グラウンドを去るときにも涙を見せず、笑顔で拳を突き上げた。

「昨年もベスト8。今年は昌平が強いと分かった上で、自分たちは戦いにいきました。悲しい状態で終わりたくなかった。この1年、共同キャプテンとしてチームを引っ張ってきたからこそ、自分だけは笑顔で終わりたかった」

出し切った。

悔いもない。

これまでだったらトライを取れていたシチュエーションはいくつもあったが、そこで届かなかったのは「自分たちと昌平との強さの差」だと、気丈に受け入れた。

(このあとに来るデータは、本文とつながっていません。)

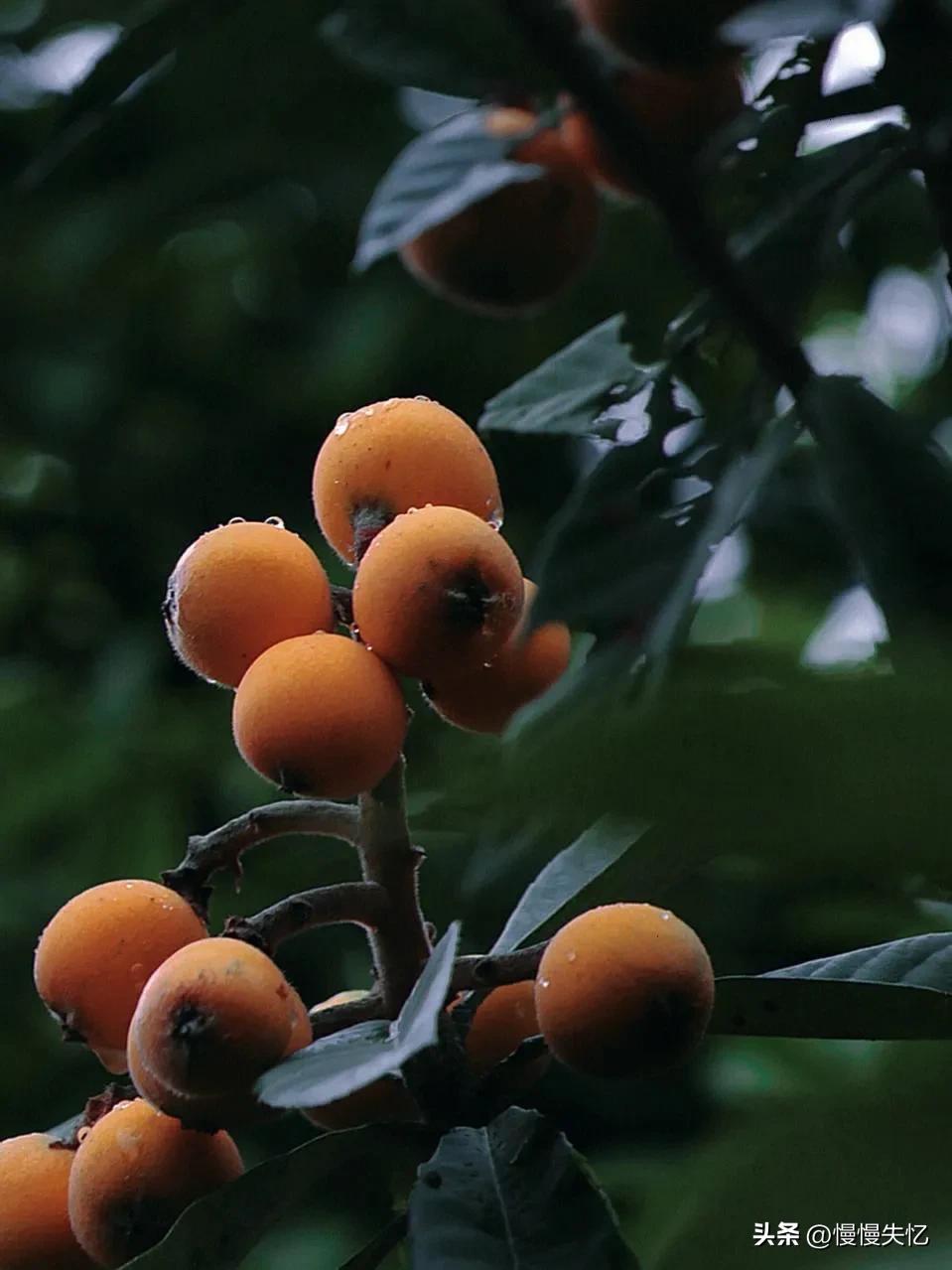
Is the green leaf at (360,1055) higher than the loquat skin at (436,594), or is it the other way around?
the loquat skin at (436,594)

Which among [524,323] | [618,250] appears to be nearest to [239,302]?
[524,323]

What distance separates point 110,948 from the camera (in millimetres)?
787

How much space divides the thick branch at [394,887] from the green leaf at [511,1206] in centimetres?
7

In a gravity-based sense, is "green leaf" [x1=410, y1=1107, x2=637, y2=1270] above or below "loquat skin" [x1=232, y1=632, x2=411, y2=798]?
below

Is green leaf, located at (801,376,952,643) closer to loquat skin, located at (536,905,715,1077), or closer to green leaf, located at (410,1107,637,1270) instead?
loquat skin, located at (536,905,715,1077)

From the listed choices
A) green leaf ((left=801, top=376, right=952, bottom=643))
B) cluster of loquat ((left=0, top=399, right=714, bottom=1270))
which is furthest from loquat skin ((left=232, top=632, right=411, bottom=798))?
green leaf ((left=801, top=376, right=952, bottom=643))

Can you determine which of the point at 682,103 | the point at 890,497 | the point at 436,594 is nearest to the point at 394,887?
the point at 436,594

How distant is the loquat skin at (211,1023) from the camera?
27.6 inches

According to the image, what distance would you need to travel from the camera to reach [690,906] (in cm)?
109

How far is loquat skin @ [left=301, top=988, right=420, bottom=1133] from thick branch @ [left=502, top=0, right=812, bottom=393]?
380 mm

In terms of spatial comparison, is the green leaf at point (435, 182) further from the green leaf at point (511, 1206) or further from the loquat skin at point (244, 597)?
the green leaf at point (511, 1206)

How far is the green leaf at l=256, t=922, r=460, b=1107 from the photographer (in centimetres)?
62

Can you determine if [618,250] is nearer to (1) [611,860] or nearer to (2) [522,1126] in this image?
(1) [611,860]

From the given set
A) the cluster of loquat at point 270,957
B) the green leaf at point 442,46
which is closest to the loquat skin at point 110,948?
the cluster of loquat at point 270,957
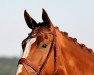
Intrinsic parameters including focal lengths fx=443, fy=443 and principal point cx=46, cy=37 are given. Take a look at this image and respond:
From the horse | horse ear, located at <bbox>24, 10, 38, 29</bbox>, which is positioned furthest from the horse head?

3人の共同キャプテンを筆頭に、チャレンジを重ねた1年間。

この日、ゲームキャプテンを務めたのはNo.8杉田脩選手。

試合後、応援席への挨拶を終えると、去り際に涙が溢れた。

「昨年、先輩たちとベスト4をかけてこのグラウンドで戦いました。今年こそは勝って、さらに良い景色を保護者の方やサポートして頂いている方たちに見せたかった」

受け止めたのは、もう1人のキャプテン・HO澤田晃希選手だった。

これで2年続けてのベスト8となった本庄第一。

この壁を、後輩たちには超えてもらいたい。

「本庄第一として新井先生がやりたいラグビーは、去年のようなボールを動かし続ける展開ラグビー。今年、僕たちにはそのスキルがなかった。だから後輩たちには、スキルを磨いて、自分たちの強みを一つでも作っていって欲しいです」(坂本キャプテン)

「埼玉で一番の練習をすれば、新井先生と菊池コーチについていけば、絶対にベスト8を乗り越えて花園に行けるチームだと思う。1日1日の練習を大切にして欲しい」(杉田キャプテン)

チャレンジャーだった3年間。

笑顔と涙で、グラウンドを去った。